* **Source text**:
____________________

A US Bankruptcy Court confirmed a plan by OxyContin maker Purdue Pharma to exit Chapter 11 bankruptcy by dissolving and transferring its assets to a new company focused on programs to abate the opioid crisis.

The so-called Plan of Reorganisation clears a path to resolve thousands of lawsuits while shielding the former owners, the Sackler families, from future civil, but not criminal, liability.

The District of Columbia and state of Washington are appealing the decision.

Opioid abatement trusts to receive millions

The plan transfers substantially all of Purdue’s assets to a new company with a public-minded mission. The new company will oversee the development and eventual distribution of three opioid addiction treatment and overdose reversal medicines— buprenorphine naloxone tablets, over-the-counter (OTC) naloxone nasal spray and injectable nalmefene.

The new company will be owned mostly by the National Opioid Abatement Trust (NOAT), with the Tribe Trust holding a minority interest. The two abatement trusts were established to benefit states and localities, as well as other creditor groups such as Native American Tribes, hospitals, and children with a history of Neonatal Abstinence Syndrome and their guardians.

Sackler’s to pay additional $4.3bn

The Sackler families will pay $4.325bn, in addition to the $225m previously paid to the US to resolve civil claims. The families currently have no role in Purdue and will have no involvement in the new company.

____________________

* **Data excerpts**:
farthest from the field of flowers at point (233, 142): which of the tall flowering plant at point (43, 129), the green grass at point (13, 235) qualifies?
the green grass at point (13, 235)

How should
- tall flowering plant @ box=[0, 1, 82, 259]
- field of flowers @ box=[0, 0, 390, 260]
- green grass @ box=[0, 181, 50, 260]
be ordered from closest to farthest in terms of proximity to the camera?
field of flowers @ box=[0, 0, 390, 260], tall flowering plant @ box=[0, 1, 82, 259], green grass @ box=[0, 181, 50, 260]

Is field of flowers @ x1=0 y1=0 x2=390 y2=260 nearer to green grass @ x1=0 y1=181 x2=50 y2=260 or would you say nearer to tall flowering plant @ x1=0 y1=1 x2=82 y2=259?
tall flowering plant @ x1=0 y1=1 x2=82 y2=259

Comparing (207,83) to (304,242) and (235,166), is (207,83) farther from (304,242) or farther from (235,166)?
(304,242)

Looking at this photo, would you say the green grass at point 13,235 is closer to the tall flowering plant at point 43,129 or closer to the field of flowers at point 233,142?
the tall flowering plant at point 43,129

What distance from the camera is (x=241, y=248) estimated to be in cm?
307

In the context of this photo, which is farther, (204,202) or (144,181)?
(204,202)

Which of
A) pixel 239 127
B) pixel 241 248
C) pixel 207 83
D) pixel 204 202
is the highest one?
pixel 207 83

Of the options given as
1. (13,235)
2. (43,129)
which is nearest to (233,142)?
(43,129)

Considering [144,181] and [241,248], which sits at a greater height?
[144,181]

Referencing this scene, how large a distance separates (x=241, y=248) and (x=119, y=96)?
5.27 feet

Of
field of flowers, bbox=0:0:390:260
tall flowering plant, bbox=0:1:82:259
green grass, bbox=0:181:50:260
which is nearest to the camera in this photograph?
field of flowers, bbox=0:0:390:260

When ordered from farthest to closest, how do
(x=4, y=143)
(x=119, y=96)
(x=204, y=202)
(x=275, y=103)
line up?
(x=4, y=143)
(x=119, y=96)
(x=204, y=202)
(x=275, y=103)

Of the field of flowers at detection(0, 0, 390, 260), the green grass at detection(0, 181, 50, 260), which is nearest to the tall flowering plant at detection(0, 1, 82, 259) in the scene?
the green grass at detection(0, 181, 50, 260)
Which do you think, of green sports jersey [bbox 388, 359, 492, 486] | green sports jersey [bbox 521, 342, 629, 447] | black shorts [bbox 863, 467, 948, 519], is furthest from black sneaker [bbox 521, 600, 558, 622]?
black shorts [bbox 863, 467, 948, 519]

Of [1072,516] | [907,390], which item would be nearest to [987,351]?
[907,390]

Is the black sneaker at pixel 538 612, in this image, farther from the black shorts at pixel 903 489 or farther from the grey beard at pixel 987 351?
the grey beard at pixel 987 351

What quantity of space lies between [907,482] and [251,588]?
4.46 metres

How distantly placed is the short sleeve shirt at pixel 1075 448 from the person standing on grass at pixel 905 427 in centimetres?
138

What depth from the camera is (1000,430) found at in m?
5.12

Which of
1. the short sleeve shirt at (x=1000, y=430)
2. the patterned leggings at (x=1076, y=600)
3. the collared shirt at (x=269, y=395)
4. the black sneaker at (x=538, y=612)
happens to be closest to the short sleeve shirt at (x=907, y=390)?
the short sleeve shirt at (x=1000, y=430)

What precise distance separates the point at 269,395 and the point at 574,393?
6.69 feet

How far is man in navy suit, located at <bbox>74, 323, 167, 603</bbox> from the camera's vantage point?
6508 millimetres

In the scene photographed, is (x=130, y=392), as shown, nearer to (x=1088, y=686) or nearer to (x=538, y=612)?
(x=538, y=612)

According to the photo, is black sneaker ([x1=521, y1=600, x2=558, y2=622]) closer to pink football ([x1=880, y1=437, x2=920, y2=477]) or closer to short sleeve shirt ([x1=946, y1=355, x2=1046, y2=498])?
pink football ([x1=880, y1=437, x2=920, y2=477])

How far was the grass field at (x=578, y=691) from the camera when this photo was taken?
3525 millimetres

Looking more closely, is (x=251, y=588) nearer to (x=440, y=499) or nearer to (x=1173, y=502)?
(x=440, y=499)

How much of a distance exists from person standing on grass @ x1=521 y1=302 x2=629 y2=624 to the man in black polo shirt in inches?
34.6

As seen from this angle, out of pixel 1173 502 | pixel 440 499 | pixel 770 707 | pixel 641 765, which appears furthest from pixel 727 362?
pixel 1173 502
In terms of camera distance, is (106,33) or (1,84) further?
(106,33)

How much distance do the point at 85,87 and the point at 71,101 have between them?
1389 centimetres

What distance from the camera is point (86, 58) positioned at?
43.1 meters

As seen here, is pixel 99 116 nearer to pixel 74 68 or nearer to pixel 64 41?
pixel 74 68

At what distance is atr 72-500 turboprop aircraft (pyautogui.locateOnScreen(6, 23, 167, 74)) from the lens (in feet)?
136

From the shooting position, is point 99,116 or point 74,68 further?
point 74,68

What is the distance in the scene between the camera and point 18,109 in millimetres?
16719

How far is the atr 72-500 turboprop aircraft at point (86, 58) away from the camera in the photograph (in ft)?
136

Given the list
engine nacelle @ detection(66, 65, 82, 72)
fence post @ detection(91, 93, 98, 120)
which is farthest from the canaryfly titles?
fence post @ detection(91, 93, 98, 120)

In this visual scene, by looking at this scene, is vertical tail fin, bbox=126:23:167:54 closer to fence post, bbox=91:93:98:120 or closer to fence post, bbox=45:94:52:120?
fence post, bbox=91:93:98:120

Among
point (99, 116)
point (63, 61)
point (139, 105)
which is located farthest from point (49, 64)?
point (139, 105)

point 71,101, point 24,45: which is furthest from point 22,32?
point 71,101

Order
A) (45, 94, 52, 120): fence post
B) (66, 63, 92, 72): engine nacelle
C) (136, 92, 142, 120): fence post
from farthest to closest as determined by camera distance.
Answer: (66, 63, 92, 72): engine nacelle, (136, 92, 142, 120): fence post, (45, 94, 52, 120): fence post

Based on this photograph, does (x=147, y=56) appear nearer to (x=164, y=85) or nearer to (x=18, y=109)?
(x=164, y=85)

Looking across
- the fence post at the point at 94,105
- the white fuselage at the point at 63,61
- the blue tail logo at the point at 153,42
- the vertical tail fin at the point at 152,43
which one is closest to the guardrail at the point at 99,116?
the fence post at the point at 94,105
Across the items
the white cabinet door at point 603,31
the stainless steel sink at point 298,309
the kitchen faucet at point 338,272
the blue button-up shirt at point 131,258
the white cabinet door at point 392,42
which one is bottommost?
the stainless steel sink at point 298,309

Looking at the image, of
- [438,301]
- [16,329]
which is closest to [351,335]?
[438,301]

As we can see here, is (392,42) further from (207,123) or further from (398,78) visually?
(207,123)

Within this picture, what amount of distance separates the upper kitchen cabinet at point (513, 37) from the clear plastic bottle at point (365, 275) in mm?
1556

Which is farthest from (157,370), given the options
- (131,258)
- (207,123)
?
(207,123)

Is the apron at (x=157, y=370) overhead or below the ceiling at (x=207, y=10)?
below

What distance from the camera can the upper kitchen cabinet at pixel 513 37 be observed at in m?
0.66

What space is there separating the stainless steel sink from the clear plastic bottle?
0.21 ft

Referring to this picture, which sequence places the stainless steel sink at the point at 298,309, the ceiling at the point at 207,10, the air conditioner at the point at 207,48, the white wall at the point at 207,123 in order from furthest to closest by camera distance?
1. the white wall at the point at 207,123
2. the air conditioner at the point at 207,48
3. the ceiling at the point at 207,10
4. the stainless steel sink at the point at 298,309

____________________

* **Task list**:
(1) Using the text on Purdue Pharma's bankruptcy plan, answer these questions:
(a) Which two jurisdictions are appealing the decision?
(b) Which trust will hold a minority interest in the new company?
(c) How much will the Sackler families pay in addition to the $225m previously paid to the US?
(2) Write a continuation of the text on Purdue Pharma's bankruptcy plan that picks up after its final sentence.

* **Answers by item**:
(1)
(a) The District of Columbia and the state of Washington.
(b) The Tribe Trust.
(c) $4.325bn.

(2)
Bankruptcy History

Purdue Pharma and 23 affiliated debtors filed for Chapter 11 bankruptcy in September 2019 in the US Bankruptcy Court for the Southern District of New York.

The company filed for bankruptcy after reaching an agreement in principle on a framework for settling US opioid litigation with 24 state attorneys general, analogous officials from five US territories and others.

Purdue had been the target of more than 2,900 civil actions generally alleging the company falsely and deceptively marketed OxyContin and other opioid pain medications.

Last year, Purdue reached a settlement with the US Department of Justice to resolve multi-year civil and criminal investigations into the company’s past marketing practices related to its opioid medicines.

Under the deal, the company accepted responsibility for specified misconduct that took place before June 2017 and resolved allegations regarding conduct between 2007 and February 2018 by pleading guilty and agreeing to pay fines and forfeiture.